The Life of Christ in the Synoptic Gospels

The Synoptic Gospels and John: As mentioned in the Index, the first three Gospels are called “synoptic,” i.e., “seen together,” “a general view,” because combined they present a general and harmonized view of Christ’s life as distinguished from the Gospel of John, who writes for Christians as an eye witness and for a special purpose.

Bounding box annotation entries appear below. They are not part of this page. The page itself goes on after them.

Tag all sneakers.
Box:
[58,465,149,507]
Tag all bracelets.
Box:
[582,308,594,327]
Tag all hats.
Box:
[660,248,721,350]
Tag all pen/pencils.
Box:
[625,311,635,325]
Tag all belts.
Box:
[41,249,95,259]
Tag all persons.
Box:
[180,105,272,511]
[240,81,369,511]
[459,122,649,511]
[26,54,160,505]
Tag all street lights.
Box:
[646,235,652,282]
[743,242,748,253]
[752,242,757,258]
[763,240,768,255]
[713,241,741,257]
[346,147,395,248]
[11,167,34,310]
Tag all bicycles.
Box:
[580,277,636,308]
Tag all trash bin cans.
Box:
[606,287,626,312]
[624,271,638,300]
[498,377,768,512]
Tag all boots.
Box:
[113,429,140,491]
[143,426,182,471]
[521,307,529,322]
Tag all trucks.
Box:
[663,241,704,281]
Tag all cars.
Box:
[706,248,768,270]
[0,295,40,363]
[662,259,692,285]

Why four Gospels: The existence of four separate and mainly, if not absolutely independent Gospels is a great blessing to the church: (a) it furnishes Christians with such a weight of contemporaneous testimony as is wanting to the vast majority of events in ancient history – a fourfold cord is not easily broken; (b) Jesus is presented to us from several different points of view, each different, yet each the same, each a separate mirror to take in the side presented to it but all disclosing in lifelike harmony the one grand Person – even a man cannot be understood when seen from one point of view, how much less the Son of God; and (c) it is this fourfold view that presents Jesus as the Savior of all men, of all races, of all tendencies of thought.

Matthew’s is the Gospel for the Jews, the Gospel of the past, the Gospel which sees in Christianity a fulfillment of Judaism, the Gospel of discourses, the didactic Gospel, the Gospel which represents Christ as the Messiah of the Jew.

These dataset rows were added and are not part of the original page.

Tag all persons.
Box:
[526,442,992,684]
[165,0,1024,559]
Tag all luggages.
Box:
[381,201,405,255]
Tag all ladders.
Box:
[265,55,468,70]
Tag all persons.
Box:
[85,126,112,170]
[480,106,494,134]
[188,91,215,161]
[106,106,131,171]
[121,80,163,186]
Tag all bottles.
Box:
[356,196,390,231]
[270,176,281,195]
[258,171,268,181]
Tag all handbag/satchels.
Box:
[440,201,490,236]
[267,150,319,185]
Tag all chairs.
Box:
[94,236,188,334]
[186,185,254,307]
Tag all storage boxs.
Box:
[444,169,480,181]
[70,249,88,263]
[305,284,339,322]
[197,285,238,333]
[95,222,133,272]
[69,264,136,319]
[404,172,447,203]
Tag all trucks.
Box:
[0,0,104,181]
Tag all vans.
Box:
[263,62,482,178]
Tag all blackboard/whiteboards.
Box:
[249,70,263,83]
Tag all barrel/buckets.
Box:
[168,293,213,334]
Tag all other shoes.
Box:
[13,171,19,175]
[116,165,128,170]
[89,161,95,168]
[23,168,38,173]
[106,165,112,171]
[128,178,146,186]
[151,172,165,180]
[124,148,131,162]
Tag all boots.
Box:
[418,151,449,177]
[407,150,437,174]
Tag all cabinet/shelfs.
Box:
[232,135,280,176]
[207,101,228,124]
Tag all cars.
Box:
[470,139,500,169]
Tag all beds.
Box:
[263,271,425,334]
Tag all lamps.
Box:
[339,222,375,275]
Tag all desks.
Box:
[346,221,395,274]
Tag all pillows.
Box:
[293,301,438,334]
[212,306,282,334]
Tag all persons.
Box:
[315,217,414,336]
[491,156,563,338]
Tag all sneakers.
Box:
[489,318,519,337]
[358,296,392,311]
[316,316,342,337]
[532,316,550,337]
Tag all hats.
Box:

His emblem is the man: expressing the kingly and human characteristics of Christ. Mark’s is the Gospel for the Romans, the Gospel of the present, the Gospel of incident, the anecdotal Gospel, the Gospel which represents Christ as the Son of God and Lord of the world.

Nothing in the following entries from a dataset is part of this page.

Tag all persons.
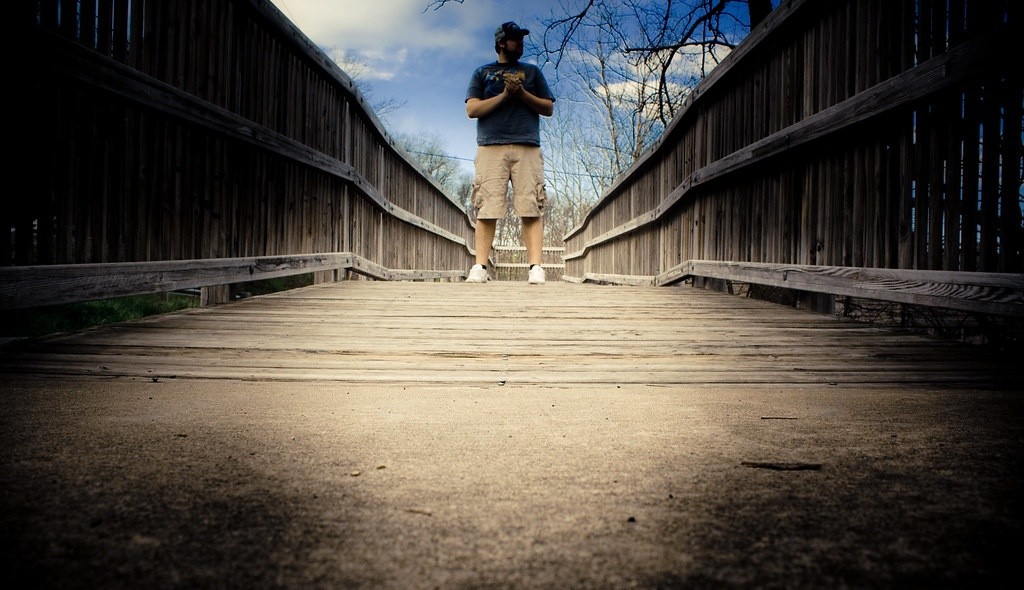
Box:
[465,21,556,284]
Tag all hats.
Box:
[495,21,529,41]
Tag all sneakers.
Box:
[465,264,487,283]
[528,265,545,285]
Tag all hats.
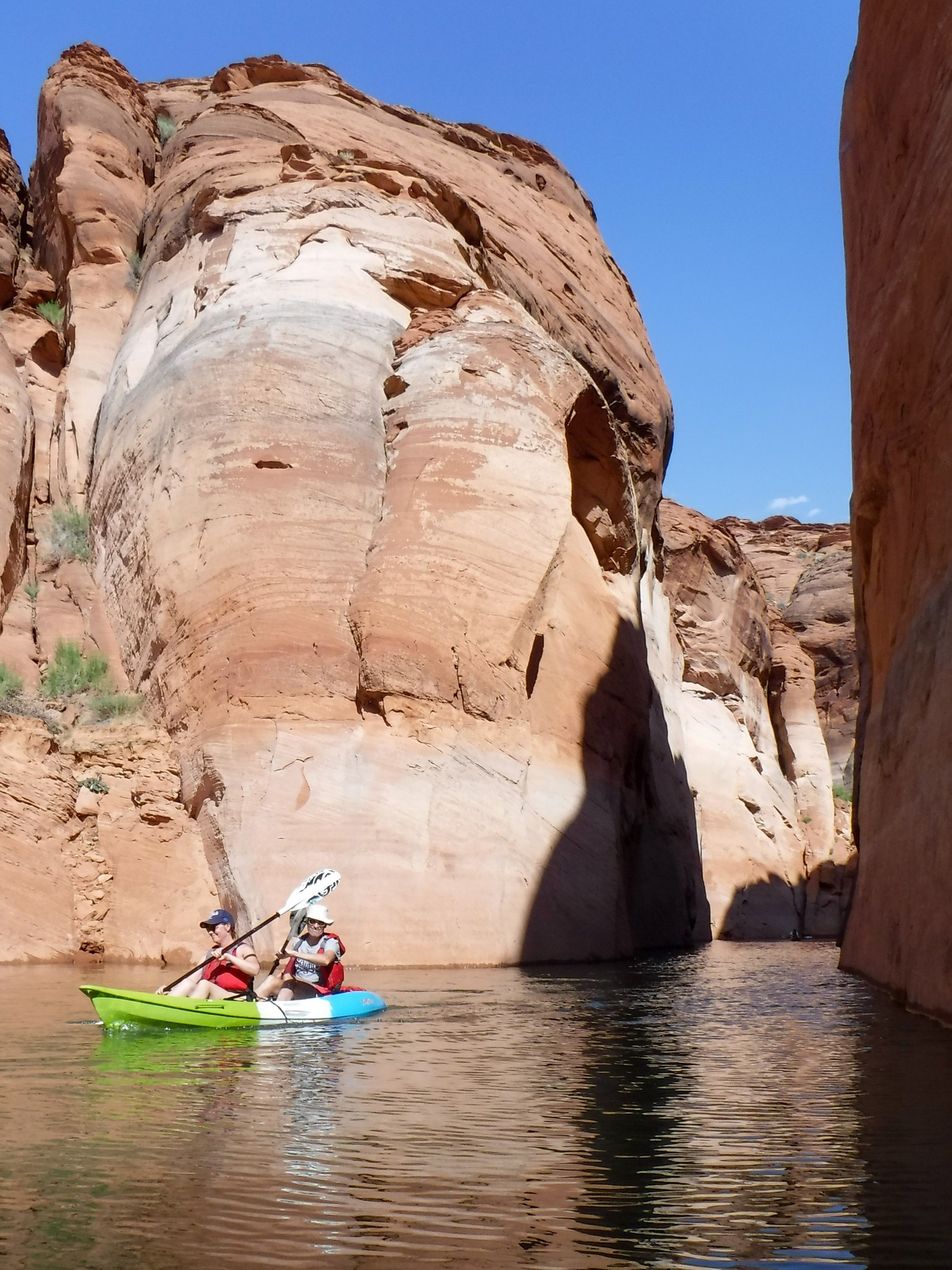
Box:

His emblem is the lion: expressing courage, dignity, and energy. Luke’s is the Gospel for the Greeks, the Gospel of the future, the Gospel of progressive Christianity, of the universality and gratuitousness of the Gospel, the historic Gospel, the Gospel of Jesus as the Good Physician and the Savior of Mankind.

His emblem is the ox: expressing power and sacrifice, Christ’s priestly and mediatorial office. John’s is preeminently the Gospel for the church, the Gospel of eternity, the spiritual Gospel, the Gospel of Christ as the Eternal Son, and the Incarnate Word.

His emblem is the eagle: because he soars to heaven above the clouds of human infirmity and reveals to us the mysteries of the Godhead, and the felicities of eternal life, gazing on the light of immutable truth with a keen and steady eye.

Conclusion: Like Ezekiel’s cherubim (Ezek. 1), the “fourfold visaged four,” the Gospels are four in number; like them, they are the chariot of God who sitteth between the cherubim; like them, they bear him on a winged throne into all lands; like them, they move wherever the Spirit guides them; like them, they are marvelously joined together, intertwined with coincidences and differences, wing interwoven with wing, and wheel interwoven with wheel; like them, they are full of eyes, and sparkle with heavenly light.